Va Tech’s Mueller Not Cleared Due to Phys Ed, Religion Class
Malik Mueller, an incoming freshman guard for Virginia Tech’s men’s basketball team, will not play this year because he did not meet NCAA initial eligibility requirements. Mueller missed the GPA/test score sliding scale because of two classes the NCAA did not accept:
Mueller, who attended a German boarding school, is enrolled at Tech and is practicing with the team. But he said Monday that the NCAA took issue with two of his courses in Germany – a physical education class and a religion class.
“There were two classes they didn’t accept, which dropped my GPA too low,” he said.
It makes sense that physical education is not considered to be a core course by the NCAA. Religion courses are trickier. Comparative religion or non-doctrinal religion courses are sometimes accepted as core courses. The doctrinal religion courses one might associate with a Catholic or other religious school are not considered core courses.

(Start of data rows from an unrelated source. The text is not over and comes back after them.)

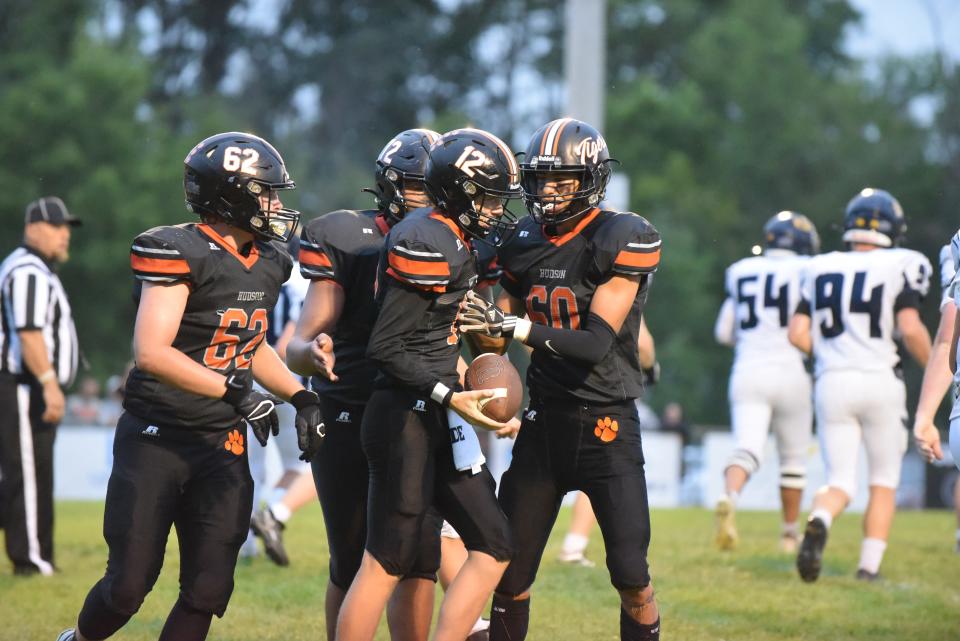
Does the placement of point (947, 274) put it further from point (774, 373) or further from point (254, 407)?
point (774, 373)

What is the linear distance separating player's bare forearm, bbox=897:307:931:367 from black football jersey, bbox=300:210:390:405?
4072mm

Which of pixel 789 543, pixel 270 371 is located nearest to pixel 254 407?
pixel 270 371

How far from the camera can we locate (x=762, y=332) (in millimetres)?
10203

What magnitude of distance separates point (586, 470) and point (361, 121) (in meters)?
34.6

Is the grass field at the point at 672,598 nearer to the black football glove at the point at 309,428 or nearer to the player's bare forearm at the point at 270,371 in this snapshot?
the player's bare forearm at the point at 270,371

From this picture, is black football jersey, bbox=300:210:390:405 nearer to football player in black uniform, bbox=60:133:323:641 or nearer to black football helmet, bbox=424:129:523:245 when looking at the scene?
football player in black uniform, bbox=60:133:323:641

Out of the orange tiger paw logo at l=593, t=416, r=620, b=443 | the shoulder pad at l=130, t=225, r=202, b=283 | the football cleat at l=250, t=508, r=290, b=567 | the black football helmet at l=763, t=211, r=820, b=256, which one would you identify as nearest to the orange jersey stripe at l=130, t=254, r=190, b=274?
the shoulder pad at l=130, t=225, r=202, b=283

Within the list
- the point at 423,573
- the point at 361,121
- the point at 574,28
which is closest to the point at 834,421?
the point at 423,573

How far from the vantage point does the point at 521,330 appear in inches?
207

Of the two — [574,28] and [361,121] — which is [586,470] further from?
[361,121]

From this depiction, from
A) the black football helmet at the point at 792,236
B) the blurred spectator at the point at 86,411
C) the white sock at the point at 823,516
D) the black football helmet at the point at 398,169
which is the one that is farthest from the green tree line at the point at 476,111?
the black football helmet at the point at 398,169

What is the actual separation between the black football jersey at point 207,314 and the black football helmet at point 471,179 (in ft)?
2.39

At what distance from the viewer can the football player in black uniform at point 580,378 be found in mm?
5410

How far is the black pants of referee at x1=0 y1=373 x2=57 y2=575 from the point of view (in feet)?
28.7
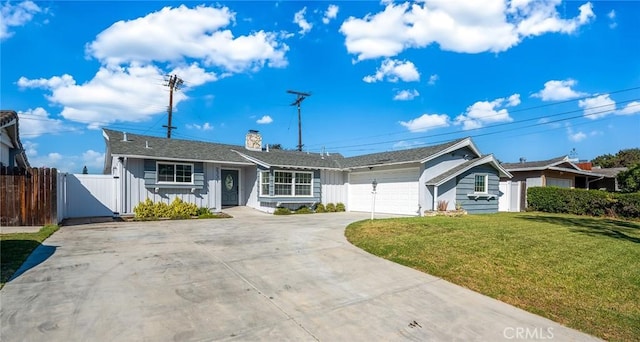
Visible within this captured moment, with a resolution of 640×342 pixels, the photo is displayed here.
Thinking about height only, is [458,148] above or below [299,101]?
below

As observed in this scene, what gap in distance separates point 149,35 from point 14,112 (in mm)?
6227

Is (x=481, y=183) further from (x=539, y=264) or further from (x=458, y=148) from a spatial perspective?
(x=539, y=264)

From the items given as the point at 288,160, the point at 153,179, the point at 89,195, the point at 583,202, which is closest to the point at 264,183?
the point at 288,160

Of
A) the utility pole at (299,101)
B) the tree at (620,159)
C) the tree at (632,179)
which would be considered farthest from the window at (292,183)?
the tree at (620,159)

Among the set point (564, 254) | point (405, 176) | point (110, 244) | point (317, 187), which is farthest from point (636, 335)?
point (317, 187)

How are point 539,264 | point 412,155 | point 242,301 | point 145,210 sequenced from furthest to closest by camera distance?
point 412,155
point 145,210
point 539,264
point 242,301

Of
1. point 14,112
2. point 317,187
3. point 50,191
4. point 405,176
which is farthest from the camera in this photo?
point 317,187

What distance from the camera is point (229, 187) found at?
18.8 meters

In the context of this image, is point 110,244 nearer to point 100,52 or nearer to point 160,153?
point 160,153

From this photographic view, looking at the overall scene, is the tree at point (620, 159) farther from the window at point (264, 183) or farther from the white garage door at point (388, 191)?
the window at point (264, 183)

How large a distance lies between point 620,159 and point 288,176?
5365 centimetres

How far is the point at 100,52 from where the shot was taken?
48.7ft

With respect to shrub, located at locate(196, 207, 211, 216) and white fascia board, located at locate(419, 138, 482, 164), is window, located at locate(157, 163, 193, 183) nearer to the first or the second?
shrub, located at locate(196, 207, 211, 216)

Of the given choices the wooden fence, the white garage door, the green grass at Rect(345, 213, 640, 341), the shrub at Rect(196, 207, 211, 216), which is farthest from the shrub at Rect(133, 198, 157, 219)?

But Mueller’s mother Petra takes more issue with the phys ed course:
“Physical education … is a challenging core course in Germany consisting of 50 percent practical exams in different fields of sport … but also 50 percent theory, similar to sports sciences courses in college, including written exams,” she said in an email.
The rub is that even a true kinesiology class might be a tough sell to the NCAA unless it was heavily based on physiology and biomechanics. As soon as practical exams in sport skills are included, the odds that the NCAA would accept a sport science course are essentially zero.